Mirror neurons are brain cells that fire equally whether a person is performing an action or watching another person perform the same action. These neurons play a vital role in how people feel empathy for others or learn through mimicry. For example, if you wince while seeing another person in pain — a phenomenon called “neural resonance” — mirror neurons are responsible.
For the study, researchers from the University of California, Los Angeles, (UCLA) wanted to know whether neural resonance might play a role in how people make complicated choices that require both conscious deliberation and consideration of another’s feelings.
The findings suggest that by studying how a person’s mirror neurons respond while watching someone else experience pain, scientists can predict whether that person will be more likely to avoid causing harm to others when faced with a moral dilemma.
“The findings give us a glimpse into what is the nature of morality,” said Dr. Marco Iacoboni, director of the Neuromodulation Lab at UCLA’s Ahmanson-Lovelace Brain Mapping Center and the study’s senior author. “This is a foundational question to understand ourselves, and to understand how the brain shapes our own nature.”
The researchers showed 19 volunteers two videos: one of a hypodermic needle piercing a hand, and another of a hand being gently touched by a cotton swab.
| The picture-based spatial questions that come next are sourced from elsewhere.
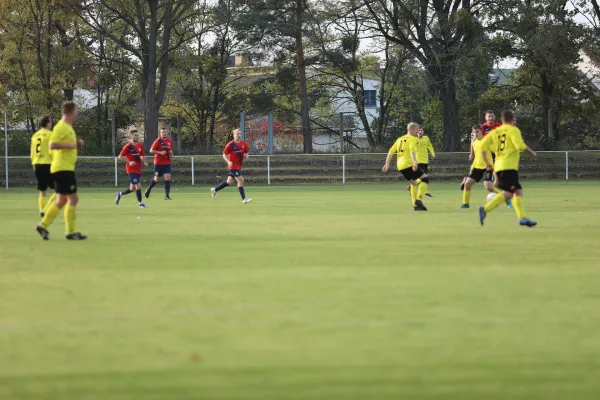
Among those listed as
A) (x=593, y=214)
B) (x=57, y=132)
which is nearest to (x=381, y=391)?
(x=57, y=132)

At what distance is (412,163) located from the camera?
22781 millimetres

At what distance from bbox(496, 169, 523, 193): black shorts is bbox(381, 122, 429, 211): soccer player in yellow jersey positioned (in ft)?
19.1

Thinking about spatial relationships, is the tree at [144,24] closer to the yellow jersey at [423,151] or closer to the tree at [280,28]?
the tree at [280,28]

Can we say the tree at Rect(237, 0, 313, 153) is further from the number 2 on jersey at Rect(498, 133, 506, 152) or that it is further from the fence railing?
the number 2 on jersey at Rect(498, 133, 506, 152)

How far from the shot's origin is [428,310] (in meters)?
8.16

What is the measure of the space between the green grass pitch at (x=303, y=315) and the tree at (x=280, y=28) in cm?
3440

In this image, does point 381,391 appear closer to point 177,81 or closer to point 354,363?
point 354,363

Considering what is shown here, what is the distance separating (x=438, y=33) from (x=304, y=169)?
8073 millimetres

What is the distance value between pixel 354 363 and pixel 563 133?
46.5 m

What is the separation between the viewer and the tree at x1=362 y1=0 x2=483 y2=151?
4375cm

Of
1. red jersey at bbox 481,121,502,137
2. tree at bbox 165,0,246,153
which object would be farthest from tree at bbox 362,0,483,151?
red jersey at bbox 481,121,502,137

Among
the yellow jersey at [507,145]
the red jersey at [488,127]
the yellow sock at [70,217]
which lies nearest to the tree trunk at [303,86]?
the red jersey at [488,127]

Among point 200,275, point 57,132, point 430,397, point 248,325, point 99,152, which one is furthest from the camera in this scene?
point 99,152

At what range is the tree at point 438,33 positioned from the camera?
4375 centimetres
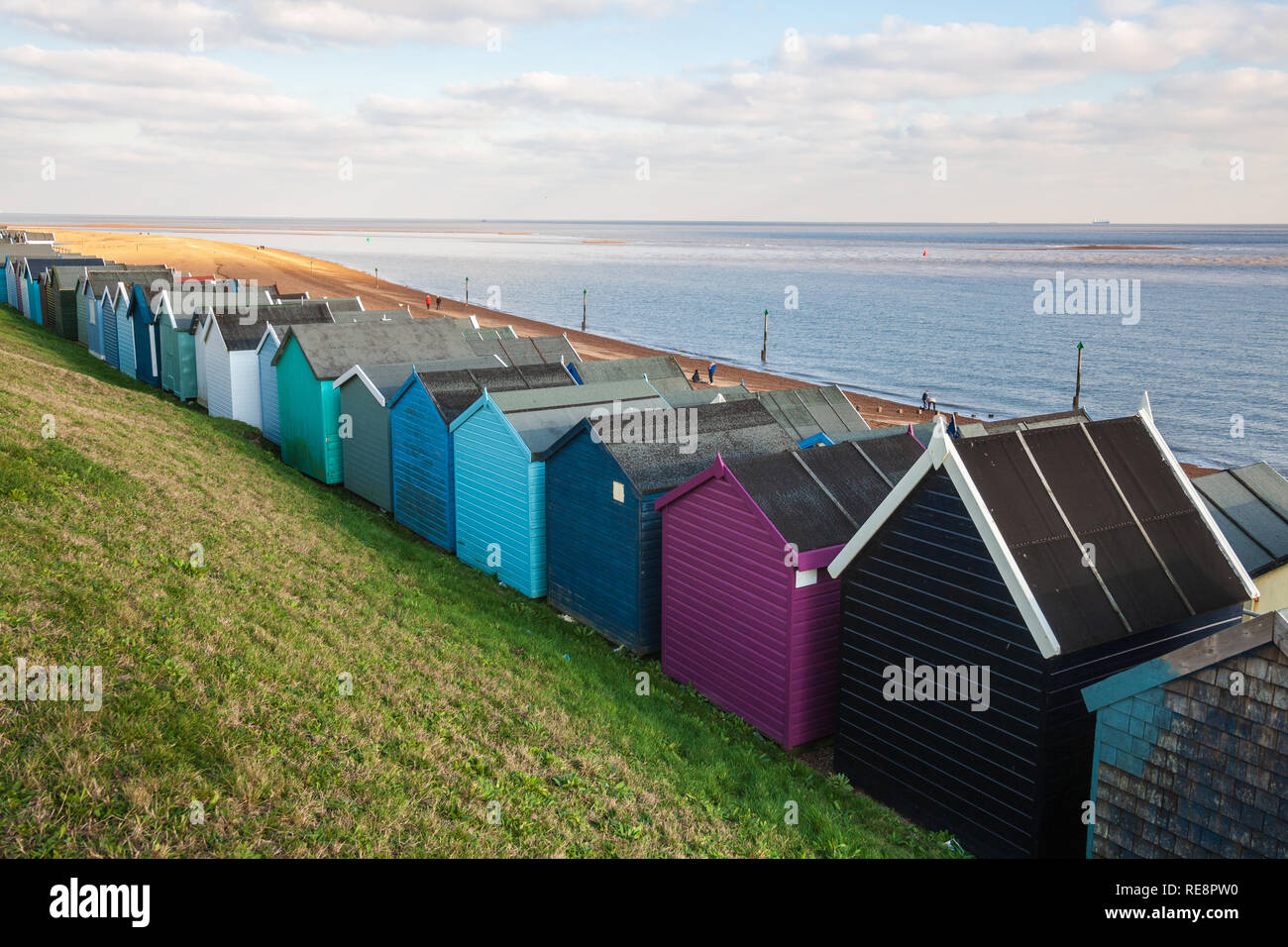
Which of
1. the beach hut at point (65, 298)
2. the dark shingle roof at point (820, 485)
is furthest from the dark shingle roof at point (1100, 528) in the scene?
the beach hut at point (65, 298)

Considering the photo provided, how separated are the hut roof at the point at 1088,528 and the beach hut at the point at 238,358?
23478 mm

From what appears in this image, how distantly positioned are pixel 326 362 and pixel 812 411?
12434mm

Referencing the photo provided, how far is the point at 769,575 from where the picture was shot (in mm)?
12508

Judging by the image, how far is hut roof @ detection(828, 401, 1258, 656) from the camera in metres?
9.75

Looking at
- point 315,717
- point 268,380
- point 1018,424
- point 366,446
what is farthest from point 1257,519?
point 268,380

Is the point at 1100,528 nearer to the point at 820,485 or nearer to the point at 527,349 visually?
the point at 820,485

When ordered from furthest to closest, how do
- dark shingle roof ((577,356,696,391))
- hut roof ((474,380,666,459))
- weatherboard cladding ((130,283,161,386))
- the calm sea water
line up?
the calm sea water < weatherboard cladding ((130,283,161,386)) < dark shingle roof ((577,356,696,391)) < hut roof ((474,380,666,459))

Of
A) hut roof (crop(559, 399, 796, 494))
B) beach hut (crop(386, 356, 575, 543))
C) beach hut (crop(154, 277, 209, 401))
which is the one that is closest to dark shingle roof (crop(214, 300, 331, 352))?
beach hut (crop(154, 277, 209, 401))

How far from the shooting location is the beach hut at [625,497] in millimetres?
15133

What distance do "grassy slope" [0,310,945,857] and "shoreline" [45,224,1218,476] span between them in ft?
100

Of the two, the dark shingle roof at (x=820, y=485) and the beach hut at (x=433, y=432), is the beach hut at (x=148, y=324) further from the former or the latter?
the dark shingle roof at (x=820, y=485)

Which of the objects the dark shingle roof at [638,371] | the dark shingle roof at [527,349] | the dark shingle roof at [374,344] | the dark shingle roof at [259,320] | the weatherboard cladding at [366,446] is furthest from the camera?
the dark shingle roof at [259,320]

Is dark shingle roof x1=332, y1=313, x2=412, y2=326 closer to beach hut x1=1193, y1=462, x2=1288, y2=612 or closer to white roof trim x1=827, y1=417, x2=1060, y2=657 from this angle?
white roof trim x1=827, y1=417, x2=1060, y2=657
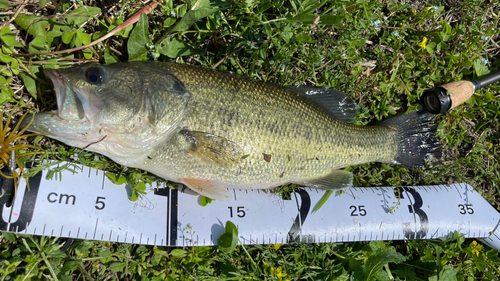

During both videos, the scientists used a functional MRI machine to measure activity in the participants’ brains.
The participants were later asked how they would behave in a variety of moral dilemmas: Would they smother and silence a baby to keep enemy forces from finding and killing everyone in their group? Would they torture another person to prevent a bomb from killing several other people? Would they harm research animals to cure AIDS?
Participants also responded to scenarios in which causing harm would make the world worse — for example, causing harm to another person in order to avoid two weeks of hard labor — to gauge their willingness to inflict harm for moral reasons as well as less-noble motives.
As expected, the findings reveal that people who showed greater neural resonance while watching the hand-piercing video were less likely to choose direct harm, such as smothering the baby in the hypothetical dilemma.
No link was found between brain activity and participants’ willingness to hypothetically harm one person in the interest of the greater good, such as silencing the baby to save more lives. Those decisions are thought to stem from more cognitive, deliberative processes.
The findings confirm that genuine concern for others’ pain plays a causal role in moral dilemma judgments, Iacoboni said. In other words, a person’s refusal to silence the baby is due to concern for the baby, not just the person’s own discomfort in taking that action.
Iacoboni’s next study will investigate whether a person’s decision-making in moral dilemmas can be influenced by decreasing or enhancing activity in the areas of the brain that were targeted in the current study.
“It would be fascinating to see if we can use brain stimulation to change complex moral decisions through impacting the amount of concern people experience for others’ pain,” Iacoboni said. “It could provide a new method for increasing concern for others’ well-being.”
The research could point to a way to help people with mental disorders such as schizophrenia that make interpersonal communication difficult, Iacoboni said.